Nie lepiej jest na rodzimym Filmwebie: wspomniany przedostatni odcinek najnowszej odsłony ma ta, średnią ocen na poziomie 5,3/10. Dla porównania, średnie poprzednich rozdziałów „piątki” obejmują tam rozpiętość od 7,5 do 8,9.
Nie da się zatem ukryć: lwia część odbiorców ma z „Mostem” problem. Faktem jest, że sezon jest krytykowany za kierunek, w którym podążyli twórcy - powtarzalność, nadmiar materiału i okropnej dialogowej ekspozycji czy odcinki, w których wydarzyło się niewiele. Sam podpisuję się pod tymi zarzutami. Jednak w przypadku 7. odcinka ewidentnie chodzi o coś więcej - warto zauważyć, że zaledwie kilka godzin po jego premierze zasypano go bezwzględnymi notami 1/10, a i liczba oceniających jest większa niż w przypadku większości epizodów całego serialu, co sugeruje klasyczny review bombing: celowe, maksymalne zaniżanie oceny ze względu na konkretny element, który wywołał frustrację części odbiorców.

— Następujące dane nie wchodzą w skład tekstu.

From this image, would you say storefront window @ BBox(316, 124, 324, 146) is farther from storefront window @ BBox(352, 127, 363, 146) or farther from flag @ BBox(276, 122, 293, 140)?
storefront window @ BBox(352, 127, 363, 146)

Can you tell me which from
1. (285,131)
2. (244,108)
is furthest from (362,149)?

O co dokładnie chodzi? Najpewniej o scenę, w której Will Byers (Noah Schnapp) dokonuje coming outu przed przyjaciółmi. Sekwencja faktycznie jest szeroko dyskutowana: dla części sama obecność queerowej postaci (choć sygnalizowana od dawna) klasyfikuje serial jako „woke” (filmy i seriale z postaciami LGBTQ+ - szczególnie w gatunkach takich jak fantastyka czy horror - często stają się obiektem masowego, skoordynowanego zaniżania ocen). Dla innych, również tych, którzy z samym wyznaniem bohatera nie mają problemu, jest ono po prostu fatalnie napisane i zrealizowane. Z drugiej strony nie brakuje głosów, które chwalą ten moment jako bardzo autentyczny, życiowy i poruszający.

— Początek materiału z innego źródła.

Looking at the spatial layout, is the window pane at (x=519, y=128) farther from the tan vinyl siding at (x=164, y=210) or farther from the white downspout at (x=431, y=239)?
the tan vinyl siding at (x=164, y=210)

Z pewnością nie mają racji ci, którzy twierdzą, że był on fabularnie „niepotrzebny” i na siłę - przeciwnie, chłopak musiał wyrzucić to z siebie właśnie w tym momencie, by odzyskać pełną kontrolę nad sobą i mieć pełnię sił do walki z Vecną. Przypomnę, że już wcześniej antagonista obciążał jego psychikę i bombardował ją obrazami negatywnego odbioru tożsamości Willa przez bliskich.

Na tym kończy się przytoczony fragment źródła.